YOUR INSTRUCTIONS
In the records below, find the line with "France Vows to" and the line with "cover image of Pedro, candidato a presidente"; return exactly those lines and every line between them.

SOURCE DATA
· · ·

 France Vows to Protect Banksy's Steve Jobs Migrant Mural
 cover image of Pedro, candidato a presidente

· · ·

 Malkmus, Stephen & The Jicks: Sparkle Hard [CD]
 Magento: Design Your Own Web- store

· · ·

ANSWER BOX
 France Vows to Protect Banksy's Steve Jobs Migrant Mural
 cover image of Pedro, candidato a presidente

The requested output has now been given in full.